Klub Catalonia itu kehilangan semuanya. Dan, seperti dikatakan Gary Lineker, legenda hidup sepakbola Inggris, dalam kalimat yang sangat filosofis kepada BBC Sport, “Kita telah menyaksikan awal dari akhir sebuah era Barcelona dan akhir dari awal era Bayern.”

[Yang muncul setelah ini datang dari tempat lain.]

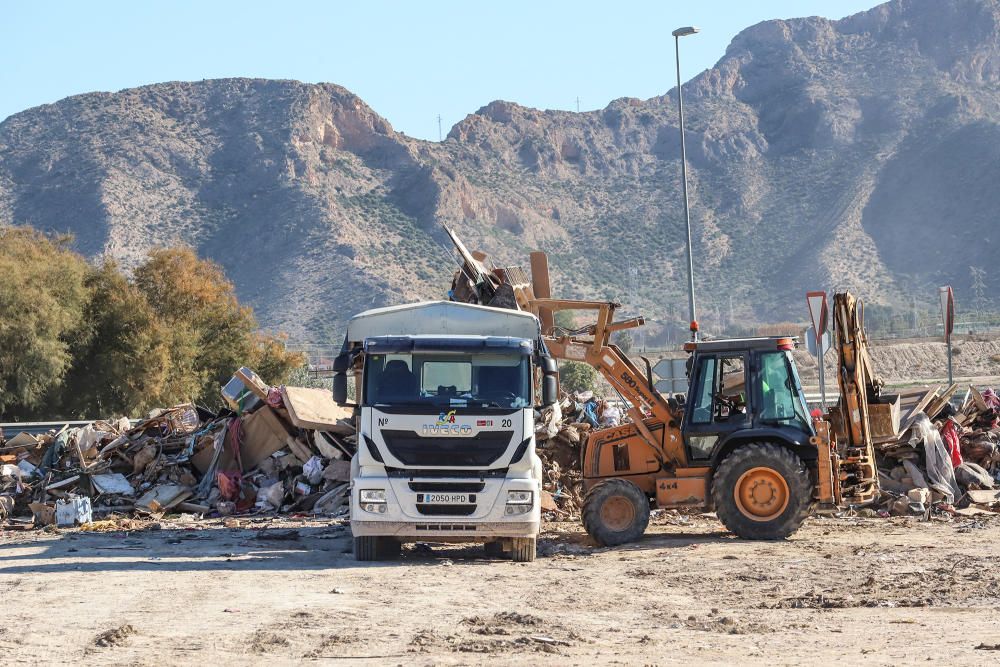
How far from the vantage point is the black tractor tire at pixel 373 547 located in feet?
50.0

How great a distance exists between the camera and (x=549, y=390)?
590 inches

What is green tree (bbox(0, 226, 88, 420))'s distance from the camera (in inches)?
1635

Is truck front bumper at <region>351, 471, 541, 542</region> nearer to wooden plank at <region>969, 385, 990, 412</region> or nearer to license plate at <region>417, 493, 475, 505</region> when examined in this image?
license plate at <region>417, 493, 475, 505</region>

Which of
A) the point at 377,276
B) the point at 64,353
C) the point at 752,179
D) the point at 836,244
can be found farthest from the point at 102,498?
the point at 752,179

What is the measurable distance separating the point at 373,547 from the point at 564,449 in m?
7.22

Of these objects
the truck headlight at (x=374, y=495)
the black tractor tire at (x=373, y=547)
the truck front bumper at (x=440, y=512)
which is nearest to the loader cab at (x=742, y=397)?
the truck front bumper at (x=440, y=512)

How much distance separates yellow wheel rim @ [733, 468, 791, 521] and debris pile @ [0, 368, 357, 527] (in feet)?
24.2

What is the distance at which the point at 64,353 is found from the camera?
4300 centimetres

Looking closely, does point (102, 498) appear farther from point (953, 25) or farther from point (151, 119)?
point (953, 25)

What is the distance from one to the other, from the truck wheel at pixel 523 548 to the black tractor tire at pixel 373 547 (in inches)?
57.8

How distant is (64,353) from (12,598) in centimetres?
3218

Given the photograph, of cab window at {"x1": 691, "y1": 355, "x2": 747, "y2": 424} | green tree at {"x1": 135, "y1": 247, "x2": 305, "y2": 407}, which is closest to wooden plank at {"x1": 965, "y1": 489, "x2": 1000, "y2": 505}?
cab window at {"x1": 691, "y1": 355, "x2": 747, "y2": 424}

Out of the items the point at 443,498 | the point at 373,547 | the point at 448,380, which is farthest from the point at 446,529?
the point at 448,380

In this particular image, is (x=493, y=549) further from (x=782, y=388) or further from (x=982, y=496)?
(x=982, y=496)
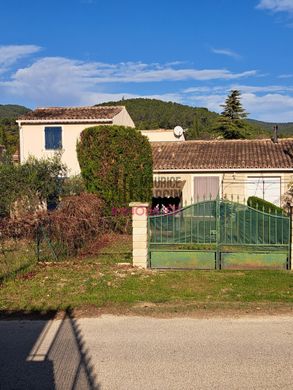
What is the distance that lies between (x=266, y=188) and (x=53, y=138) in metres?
12.1

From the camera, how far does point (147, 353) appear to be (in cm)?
571

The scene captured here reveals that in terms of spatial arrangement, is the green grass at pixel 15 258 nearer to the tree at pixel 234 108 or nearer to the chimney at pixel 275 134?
the chimney at pixel 275 134

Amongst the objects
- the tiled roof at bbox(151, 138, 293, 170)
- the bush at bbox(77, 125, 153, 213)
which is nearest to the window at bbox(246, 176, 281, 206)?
the tiled roof at bbox(151, 138, 293, 170)

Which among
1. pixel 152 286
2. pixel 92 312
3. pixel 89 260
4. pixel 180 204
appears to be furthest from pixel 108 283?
pixel 180 204

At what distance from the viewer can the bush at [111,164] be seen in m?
16.5

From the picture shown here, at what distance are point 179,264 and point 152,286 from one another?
1.55 meters

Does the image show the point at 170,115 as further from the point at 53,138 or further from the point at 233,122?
the point at 53,138

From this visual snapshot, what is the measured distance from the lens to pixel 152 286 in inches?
352

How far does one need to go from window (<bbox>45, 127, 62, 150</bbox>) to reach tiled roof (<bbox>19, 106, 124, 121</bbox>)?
684 mm

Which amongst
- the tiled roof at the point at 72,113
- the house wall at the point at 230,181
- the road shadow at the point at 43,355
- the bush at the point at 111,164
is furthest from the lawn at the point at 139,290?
the tiled roof at the point at 72,113

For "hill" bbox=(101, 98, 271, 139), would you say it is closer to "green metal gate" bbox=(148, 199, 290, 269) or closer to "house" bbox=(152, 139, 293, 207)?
"house" bbox=(152, 139, 293, 207)

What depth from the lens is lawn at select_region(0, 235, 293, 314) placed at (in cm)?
775

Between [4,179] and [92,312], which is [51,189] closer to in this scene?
[4,179]

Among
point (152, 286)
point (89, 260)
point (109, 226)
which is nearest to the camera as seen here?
point (152, 286)
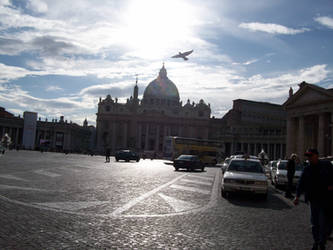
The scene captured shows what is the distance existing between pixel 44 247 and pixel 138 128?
401ft

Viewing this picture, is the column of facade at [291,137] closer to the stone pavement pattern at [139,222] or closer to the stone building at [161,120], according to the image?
the stone pavement pattern at [139,222]

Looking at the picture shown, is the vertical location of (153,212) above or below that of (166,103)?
below

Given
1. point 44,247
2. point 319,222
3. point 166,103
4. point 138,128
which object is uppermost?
point 166,103

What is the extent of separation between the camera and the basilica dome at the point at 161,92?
13938 centimetres

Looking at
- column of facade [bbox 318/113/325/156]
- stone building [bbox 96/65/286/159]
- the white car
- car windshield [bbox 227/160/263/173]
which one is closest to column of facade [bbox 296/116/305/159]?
column of facade [bbox 318/113/325/156]

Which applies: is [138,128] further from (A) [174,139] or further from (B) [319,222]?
(B) [319,222]

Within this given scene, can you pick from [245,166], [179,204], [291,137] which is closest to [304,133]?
[291,137]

Malam itu, waktu Nou Camp, tak ada sisa dari jejak kemasyhuran Barcelona sebagai penguasa jagad sepakbola yang menggoreskan permainan cemerlang lewat polarisasi permainan menyerang yang tajamnya bak “sembilu.” Tak irisan yang membentuk garis simetris pertahanan, dan sudah menguap “diagonal attacking” yang membuat semua tim yang pernah menghampirinya di sebuah laga merinding ketakutan.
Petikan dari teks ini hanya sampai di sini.